Toasting to Thanksgiving

With Thanksgiving upon us, many of us will be in the festive mood. You could be festive for holidays, football, food, or family. Maybe all those things! And celebrating the holidays is a perfect chance to enjoy a great bottle of wine with friends and family. But the tricky part is trying to make a sense of what wine to have with Thanksgiving dinner.

Sparkling wine

Beth in the Wedge, this section is for you. Sparkling wine is one of the most underrated of all wines. Sparklers are perfectly suited to match with a ton of food. An apertif? A good way to start the meal. Because Thanksgiving menus are so diverse, a sparkling wine would be perfect to pair. The bubbles and acidity refresh your tastebuds and palate. This is a good thing! And don’t hold yourself to just champagne! Prosecco (Italian) and Cava (Spanish) would be an excellent change of pace.

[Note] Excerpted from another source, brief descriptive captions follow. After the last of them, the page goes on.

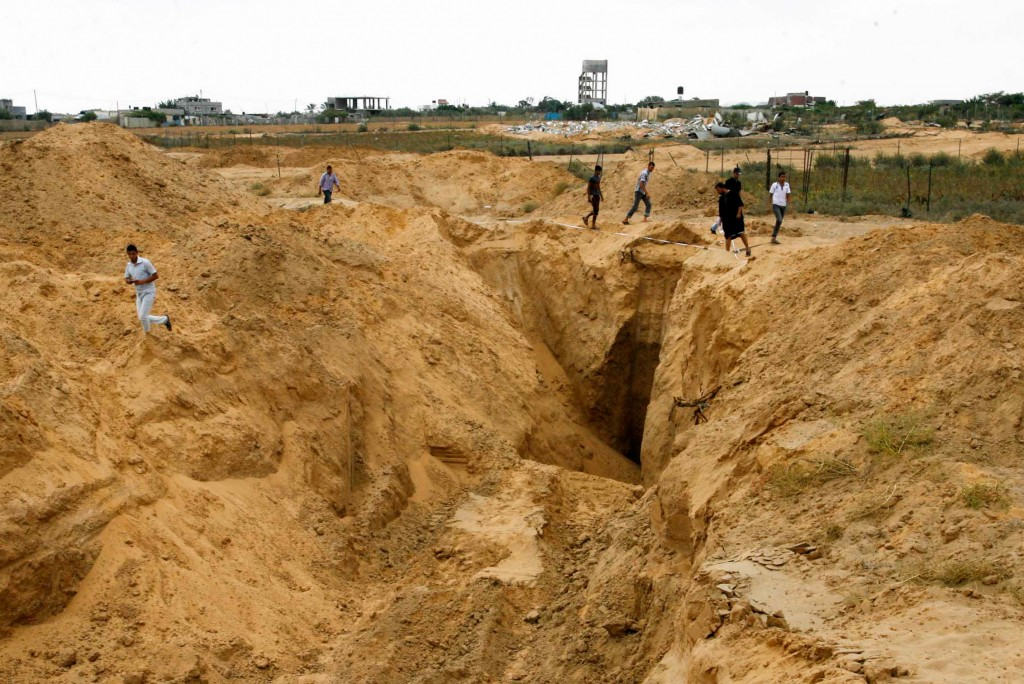 Palestinian men looks at what used to be a tunnel leading from the Gaza Strip into Israel, in the area of Rafah in the southern Gaza Strip, on August 5, 2014, after a 72-hour truce agreed by Israel and the ruling Hamas movement went into effect following intense global pressure to end the bloody conflict. The firing finally stopped after 29 days of bitter and bloody fighting, bringing relief to millions on both sides of the border and halting the soaring death toll in Gaza where at least 1,867 people have died. Photo by Abed Rahim Khatib/Flash90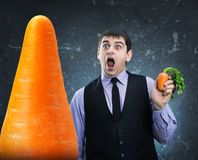 Carrot in hand and hude at a distance Royalty Free Stock Photo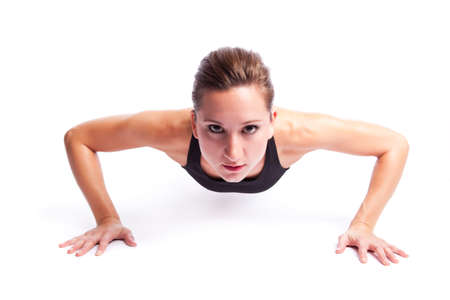pushup: An isolated shot of a beautiful caucasian woman doing exercise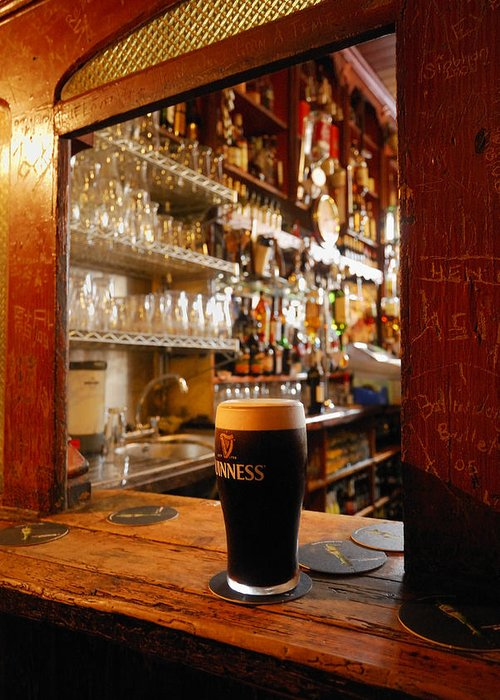 Day Greeting Card featuring the photograph A Pint Of Dark Beer Sits In A Pub by Jim Richardson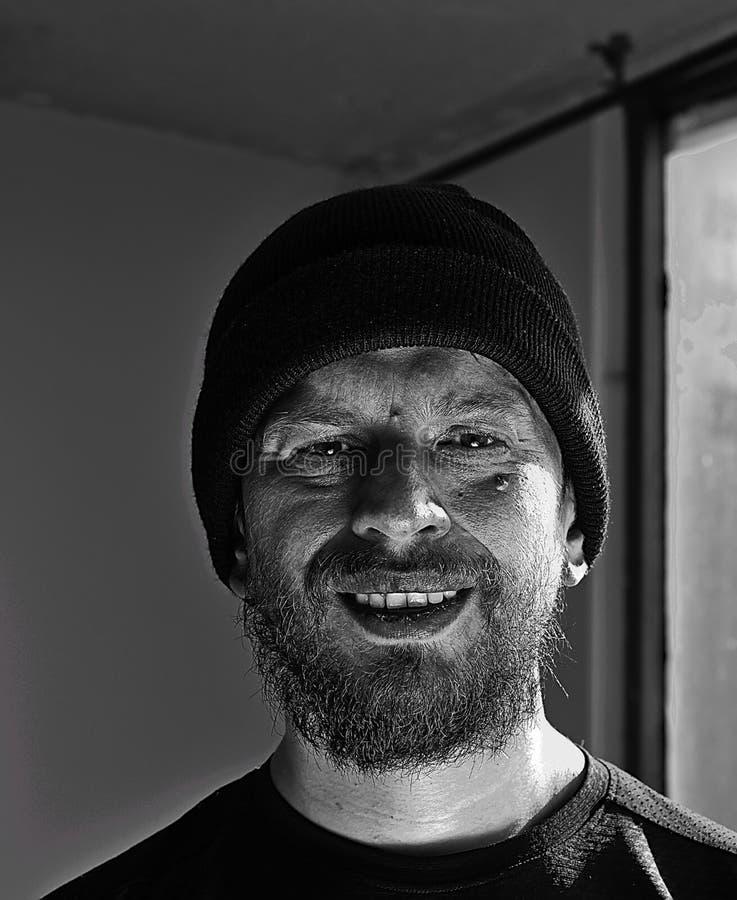 有帽子的微笑的人在黑白 图库摄影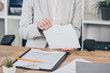 cropped view of businesswoman putting money into open envelope while sitting at desk, compensation concept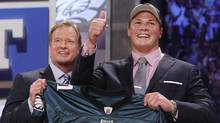 Baylor guard Danny Watkins poses for photographs with NFL commissioner Roger Goodell after he was selected as the 23rd overall pick by the Philadelphia Eagles in the first round of the NFL football draft at Radio City Music Hall on Thursday, April 28, 2011, in New York. (Jason DeCrow/AP)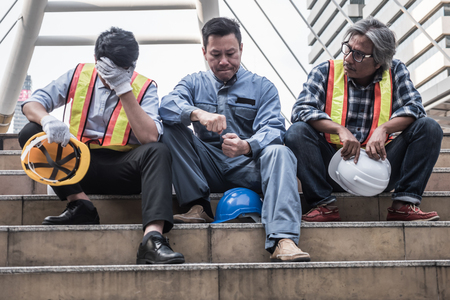 Photo pour Unhappy engineer sitting on building stairs at construction site, They feel tired and stressed from work. - image libre de droit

First off, not all sparkling wines are Champagne. This designation only exists for wines made in the Champagne region in France. Everything else is sparkling wine. Sparklers are a great way to make any moment special, the bubbles (the ‘mousse’) create a visual story. And good sparklers will have a complex flavor that is pretty close to magical. Cheers to that.

Alcohol levels

Alcohol levels are tricky, but there aren’t that many hard and fast rules. One Syrah could be at 13% while another could be at 15% – this happens across other varietals too. High alcohol occurs from leaving the grapes on the vine longer so the fruit gets more ripe and the sugar levels rise to create high alcohol levels.

The dilemma. High alcohol levels in wine (>14% alcohol) can get you a bit tipsy quickly. This could a be a good thing if alcohol is the only way for you to make it through a long dinner with your family, then imbibe indeed. At least indulge in good wine – just don’t drive home.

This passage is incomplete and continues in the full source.